_Task instructions_
Reproduce word for word the stretch of the metadata management passage below from "Metadata management is one" through "of things (IoT).".

_Source extract_
Metadata management is one of the foundational components of an enterprise data management initiative. Many organizations struggle with its incorporation into their data management processes.
Metadata Management’s Relationship to Data Management
Data Management is one of the hottest topics in our industry as Global 2000 companies and large government agencies are beginning to understand that without accurate, timely, and well-understood data they cannot realize the benefits of advanced analytics, big data, mobile analytics, data lakes, and the vast reservoir of data opportunities from the internet of things (IoT).
The practice of metadata management is foundational to every aspect of data management. Imagine trying to build a sustainable data governance practice without metadata management. Data stewards spend most of their time working with metadata and a smaller amount of time on data. Without proper metadata management, these stewards would be limited to working with only Sharepoint, Excel spreadsheets, Word documents, and a bunch of non-automated processes to accomplish their vital tasks.
Master data management needs metadata management as much as data governance does. In a master data management program, we need to have automated and accurate metadata on the systems, data movement, data stores, and golden records in our information technology (IT) environment. Every component of enterprise data management has deep connections to metadata and its management including:
- Business analytics: Data definitions, reports, users, usage, performance.

Stored dataset items

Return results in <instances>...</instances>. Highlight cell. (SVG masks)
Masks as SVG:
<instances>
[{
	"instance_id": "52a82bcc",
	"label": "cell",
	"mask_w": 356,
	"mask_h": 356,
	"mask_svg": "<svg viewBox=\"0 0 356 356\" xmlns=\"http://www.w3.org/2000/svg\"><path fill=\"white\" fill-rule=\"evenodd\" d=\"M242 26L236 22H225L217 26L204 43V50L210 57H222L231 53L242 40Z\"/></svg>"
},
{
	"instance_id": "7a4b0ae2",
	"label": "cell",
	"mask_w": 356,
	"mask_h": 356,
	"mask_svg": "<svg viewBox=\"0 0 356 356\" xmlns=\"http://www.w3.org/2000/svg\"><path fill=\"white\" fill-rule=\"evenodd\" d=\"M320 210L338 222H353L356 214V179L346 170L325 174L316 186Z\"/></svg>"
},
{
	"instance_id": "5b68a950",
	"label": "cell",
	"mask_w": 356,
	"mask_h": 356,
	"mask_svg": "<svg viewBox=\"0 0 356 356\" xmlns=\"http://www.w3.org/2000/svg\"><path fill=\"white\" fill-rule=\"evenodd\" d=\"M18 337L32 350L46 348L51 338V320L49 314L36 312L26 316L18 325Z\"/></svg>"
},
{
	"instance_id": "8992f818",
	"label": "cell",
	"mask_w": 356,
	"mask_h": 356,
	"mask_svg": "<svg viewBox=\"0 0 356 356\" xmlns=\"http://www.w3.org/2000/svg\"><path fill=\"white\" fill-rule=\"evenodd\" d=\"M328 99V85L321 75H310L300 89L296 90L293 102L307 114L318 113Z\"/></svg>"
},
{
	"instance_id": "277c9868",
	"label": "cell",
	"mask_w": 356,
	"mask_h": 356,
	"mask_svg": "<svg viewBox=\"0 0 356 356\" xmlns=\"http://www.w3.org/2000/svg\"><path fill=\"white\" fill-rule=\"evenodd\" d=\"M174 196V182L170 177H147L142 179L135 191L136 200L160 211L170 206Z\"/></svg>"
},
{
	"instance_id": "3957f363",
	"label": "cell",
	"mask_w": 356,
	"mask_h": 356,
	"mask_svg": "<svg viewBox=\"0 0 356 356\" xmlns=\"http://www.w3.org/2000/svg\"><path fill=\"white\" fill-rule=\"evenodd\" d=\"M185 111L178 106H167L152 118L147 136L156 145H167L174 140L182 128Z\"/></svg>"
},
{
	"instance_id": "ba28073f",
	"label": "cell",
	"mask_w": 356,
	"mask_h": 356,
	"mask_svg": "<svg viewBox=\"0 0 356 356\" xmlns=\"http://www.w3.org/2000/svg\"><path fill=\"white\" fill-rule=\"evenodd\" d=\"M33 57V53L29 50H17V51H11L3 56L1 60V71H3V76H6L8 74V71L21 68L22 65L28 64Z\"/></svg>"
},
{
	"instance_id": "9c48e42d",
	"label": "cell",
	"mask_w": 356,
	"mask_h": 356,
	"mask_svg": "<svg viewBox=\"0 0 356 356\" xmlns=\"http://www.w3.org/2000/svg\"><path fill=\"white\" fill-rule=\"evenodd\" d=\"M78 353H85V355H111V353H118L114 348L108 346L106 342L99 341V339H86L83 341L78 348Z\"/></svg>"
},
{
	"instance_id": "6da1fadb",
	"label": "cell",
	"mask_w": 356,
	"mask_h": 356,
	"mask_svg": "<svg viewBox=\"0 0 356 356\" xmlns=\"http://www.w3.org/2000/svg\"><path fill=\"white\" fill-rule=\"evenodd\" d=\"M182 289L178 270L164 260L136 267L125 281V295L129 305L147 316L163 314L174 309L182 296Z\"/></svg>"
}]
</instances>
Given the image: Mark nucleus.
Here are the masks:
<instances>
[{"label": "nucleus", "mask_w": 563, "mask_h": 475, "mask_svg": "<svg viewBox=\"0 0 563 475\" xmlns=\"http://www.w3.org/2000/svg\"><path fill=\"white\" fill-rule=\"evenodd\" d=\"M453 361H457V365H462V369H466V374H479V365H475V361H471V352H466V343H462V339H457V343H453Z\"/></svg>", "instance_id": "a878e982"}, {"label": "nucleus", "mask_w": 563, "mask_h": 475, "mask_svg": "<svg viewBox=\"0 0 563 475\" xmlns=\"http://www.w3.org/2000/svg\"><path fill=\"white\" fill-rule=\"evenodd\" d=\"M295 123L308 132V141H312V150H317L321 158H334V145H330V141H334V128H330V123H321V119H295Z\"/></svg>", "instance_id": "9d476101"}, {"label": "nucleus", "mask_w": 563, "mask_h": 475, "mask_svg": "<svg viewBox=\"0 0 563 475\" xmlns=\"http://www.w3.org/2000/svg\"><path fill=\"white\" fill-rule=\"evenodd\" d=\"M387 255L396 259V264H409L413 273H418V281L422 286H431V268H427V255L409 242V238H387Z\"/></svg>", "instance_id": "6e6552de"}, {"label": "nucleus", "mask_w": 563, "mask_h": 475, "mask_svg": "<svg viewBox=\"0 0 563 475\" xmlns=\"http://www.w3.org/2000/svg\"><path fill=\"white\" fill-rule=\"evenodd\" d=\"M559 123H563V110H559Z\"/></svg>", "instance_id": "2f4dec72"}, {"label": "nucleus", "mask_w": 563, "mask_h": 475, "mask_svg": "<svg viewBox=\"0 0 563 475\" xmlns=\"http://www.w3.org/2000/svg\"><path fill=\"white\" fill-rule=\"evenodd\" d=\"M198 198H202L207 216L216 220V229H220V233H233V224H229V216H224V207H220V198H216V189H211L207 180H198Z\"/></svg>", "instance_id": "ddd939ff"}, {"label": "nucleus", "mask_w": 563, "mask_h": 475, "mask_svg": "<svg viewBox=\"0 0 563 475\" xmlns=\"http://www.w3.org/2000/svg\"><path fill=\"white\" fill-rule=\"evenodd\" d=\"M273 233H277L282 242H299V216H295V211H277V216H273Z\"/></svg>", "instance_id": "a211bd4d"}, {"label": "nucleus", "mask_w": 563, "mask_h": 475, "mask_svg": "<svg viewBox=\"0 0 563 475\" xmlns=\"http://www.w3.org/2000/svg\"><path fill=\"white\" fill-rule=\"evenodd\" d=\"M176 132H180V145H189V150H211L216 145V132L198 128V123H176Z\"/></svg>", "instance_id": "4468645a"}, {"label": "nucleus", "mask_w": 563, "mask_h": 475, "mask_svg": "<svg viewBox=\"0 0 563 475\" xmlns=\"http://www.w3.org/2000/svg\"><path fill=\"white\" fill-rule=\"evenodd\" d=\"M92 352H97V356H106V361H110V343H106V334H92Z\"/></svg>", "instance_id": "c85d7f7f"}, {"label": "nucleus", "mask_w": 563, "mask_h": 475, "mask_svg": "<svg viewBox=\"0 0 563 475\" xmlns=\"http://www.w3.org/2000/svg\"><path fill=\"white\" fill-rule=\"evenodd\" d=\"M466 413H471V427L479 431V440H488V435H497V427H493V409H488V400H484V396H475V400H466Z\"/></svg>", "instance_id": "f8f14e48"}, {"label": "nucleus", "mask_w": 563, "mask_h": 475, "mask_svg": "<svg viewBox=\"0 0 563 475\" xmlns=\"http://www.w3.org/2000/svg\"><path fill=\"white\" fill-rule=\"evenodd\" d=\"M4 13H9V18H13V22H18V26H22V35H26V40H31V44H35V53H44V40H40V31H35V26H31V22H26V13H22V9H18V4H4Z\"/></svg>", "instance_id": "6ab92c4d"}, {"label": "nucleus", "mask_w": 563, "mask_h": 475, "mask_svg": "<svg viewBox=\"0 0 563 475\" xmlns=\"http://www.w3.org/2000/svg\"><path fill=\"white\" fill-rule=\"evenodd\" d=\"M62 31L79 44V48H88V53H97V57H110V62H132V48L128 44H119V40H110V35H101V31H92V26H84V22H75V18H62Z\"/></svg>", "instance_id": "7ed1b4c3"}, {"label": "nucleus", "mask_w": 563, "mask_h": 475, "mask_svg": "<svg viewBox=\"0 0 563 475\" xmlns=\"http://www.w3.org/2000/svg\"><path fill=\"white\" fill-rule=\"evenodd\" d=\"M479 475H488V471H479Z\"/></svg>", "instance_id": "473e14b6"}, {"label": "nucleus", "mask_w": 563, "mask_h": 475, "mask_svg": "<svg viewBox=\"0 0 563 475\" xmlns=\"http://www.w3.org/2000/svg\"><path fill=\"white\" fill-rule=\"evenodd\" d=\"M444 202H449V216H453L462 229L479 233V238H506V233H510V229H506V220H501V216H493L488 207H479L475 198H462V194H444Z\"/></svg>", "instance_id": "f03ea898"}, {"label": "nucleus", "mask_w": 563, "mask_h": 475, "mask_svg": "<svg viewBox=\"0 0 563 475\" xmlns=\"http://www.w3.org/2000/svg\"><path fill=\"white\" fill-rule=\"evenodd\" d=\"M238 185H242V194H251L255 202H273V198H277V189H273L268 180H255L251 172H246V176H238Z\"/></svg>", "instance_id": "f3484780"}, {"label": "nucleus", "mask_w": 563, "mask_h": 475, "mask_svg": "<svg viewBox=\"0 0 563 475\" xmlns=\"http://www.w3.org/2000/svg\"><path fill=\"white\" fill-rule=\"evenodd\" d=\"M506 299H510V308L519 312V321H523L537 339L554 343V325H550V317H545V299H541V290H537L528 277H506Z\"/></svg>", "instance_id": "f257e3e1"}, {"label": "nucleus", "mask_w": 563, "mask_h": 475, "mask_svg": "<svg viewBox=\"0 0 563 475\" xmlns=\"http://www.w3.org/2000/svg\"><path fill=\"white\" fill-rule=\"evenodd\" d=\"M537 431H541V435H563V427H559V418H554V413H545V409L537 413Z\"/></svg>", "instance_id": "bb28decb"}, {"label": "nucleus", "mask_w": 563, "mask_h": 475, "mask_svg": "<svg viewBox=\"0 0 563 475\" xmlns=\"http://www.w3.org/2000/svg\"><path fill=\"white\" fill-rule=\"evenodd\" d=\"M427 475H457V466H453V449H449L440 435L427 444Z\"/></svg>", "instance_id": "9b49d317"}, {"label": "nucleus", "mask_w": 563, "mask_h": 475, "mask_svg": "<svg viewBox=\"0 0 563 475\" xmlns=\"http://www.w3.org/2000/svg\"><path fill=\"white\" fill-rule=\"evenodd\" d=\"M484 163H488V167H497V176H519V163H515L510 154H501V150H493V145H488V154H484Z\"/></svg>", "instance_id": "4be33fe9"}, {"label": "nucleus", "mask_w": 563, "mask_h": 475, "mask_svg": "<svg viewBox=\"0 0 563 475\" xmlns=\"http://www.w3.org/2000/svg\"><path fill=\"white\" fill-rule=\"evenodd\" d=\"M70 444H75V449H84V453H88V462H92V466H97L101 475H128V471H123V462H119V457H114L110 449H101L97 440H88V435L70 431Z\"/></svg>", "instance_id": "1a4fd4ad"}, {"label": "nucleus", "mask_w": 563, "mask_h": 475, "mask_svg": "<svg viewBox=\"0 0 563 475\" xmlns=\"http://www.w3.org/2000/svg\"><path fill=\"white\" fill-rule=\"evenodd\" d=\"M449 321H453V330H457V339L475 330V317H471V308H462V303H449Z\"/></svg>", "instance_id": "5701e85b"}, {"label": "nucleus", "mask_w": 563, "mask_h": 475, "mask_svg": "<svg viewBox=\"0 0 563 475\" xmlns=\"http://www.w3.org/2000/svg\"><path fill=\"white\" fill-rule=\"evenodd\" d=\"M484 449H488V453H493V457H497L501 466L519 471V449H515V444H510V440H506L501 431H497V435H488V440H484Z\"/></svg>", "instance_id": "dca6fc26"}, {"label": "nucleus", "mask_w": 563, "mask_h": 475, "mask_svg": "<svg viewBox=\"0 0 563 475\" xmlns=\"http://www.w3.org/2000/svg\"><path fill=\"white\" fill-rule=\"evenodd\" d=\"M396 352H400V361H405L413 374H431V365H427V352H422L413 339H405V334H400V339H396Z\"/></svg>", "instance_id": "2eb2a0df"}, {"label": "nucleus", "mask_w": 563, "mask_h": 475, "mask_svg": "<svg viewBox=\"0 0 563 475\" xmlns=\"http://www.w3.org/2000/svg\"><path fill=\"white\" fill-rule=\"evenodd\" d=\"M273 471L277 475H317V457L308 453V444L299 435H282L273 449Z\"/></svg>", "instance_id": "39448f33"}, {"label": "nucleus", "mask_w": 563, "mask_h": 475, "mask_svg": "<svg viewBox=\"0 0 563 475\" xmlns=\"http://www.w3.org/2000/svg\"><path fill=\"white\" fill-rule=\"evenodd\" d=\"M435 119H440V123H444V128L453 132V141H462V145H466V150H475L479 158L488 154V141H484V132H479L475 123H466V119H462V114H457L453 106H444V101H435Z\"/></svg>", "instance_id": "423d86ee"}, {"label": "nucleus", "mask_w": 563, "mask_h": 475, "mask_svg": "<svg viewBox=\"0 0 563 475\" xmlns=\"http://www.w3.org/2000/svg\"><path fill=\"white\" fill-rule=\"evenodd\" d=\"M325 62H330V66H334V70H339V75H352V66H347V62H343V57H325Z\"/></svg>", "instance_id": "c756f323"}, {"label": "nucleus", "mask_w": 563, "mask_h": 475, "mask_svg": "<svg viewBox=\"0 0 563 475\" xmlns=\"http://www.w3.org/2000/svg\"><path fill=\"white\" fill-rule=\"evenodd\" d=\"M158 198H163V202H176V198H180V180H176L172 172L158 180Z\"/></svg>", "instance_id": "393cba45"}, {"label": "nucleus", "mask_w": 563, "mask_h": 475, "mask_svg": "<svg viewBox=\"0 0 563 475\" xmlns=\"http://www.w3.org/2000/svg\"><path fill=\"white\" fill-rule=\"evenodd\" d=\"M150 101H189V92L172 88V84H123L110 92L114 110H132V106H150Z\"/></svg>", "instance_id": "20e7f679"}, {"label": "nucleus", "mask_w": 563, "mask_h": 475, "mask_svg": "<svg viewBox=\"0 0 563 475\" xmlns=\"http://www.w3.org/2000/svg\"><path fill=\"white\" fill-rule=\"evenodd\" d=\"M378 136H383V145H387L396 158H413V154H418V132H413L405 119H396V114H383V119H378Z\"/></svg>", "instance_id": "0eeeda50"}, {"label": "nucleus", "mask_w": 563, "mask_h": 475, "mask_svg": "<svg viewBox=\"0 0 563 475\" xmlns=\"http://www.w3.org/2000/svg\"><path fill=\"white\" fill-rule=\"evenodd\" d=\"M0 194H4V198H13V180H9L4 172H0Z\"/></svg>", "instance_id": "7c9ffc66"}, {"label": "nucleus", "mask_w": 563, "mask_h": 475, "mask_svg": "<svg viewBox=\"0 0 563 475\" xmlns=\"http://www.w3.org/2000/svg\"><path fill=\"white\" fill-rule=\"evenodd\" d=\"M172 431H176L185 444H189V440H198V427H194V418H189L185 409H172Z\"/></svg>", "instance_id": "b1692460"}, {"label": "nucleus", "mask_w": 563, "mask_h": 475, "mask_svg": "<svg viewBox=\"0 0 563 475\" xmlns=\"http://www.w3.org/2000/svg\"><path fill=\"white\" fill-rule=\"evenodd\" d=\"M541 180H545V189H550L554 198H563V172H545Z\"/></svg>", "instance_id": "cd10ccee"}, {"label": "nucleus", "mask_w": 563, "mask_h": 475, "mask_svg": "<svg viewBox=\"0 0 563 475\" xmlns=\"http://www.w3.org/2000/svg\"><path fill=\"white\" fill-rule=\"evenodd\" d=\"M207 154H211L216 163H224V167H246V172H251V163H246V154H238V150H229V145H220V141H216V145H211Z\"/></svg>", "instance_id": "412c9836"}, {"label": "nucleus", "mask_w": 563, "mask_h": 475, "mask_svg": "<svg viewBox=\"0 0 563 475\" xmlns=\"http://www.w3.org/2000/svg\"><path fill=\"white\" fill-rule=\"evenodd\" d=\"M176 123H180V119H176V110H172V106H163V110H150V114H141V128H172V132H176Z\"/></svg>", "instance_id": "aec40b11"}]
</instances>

_Task output_
Metadata management is one of the foundational components of an enterprise data management initiative. Many organizations struggle with its incorporation into their data management processes.
Metadata Management’s Relationship to Data Management
Data Management is one of the hottest topics in our industry as Global 2000 companies and large government agencies are beginning to understand that without accurate, timely, and well-understood data they cannot realize the benefits of advanced analytics, big data, mobile analytics, data lakes, and the vast reservoir of data opportunities from the internet of things (IoT).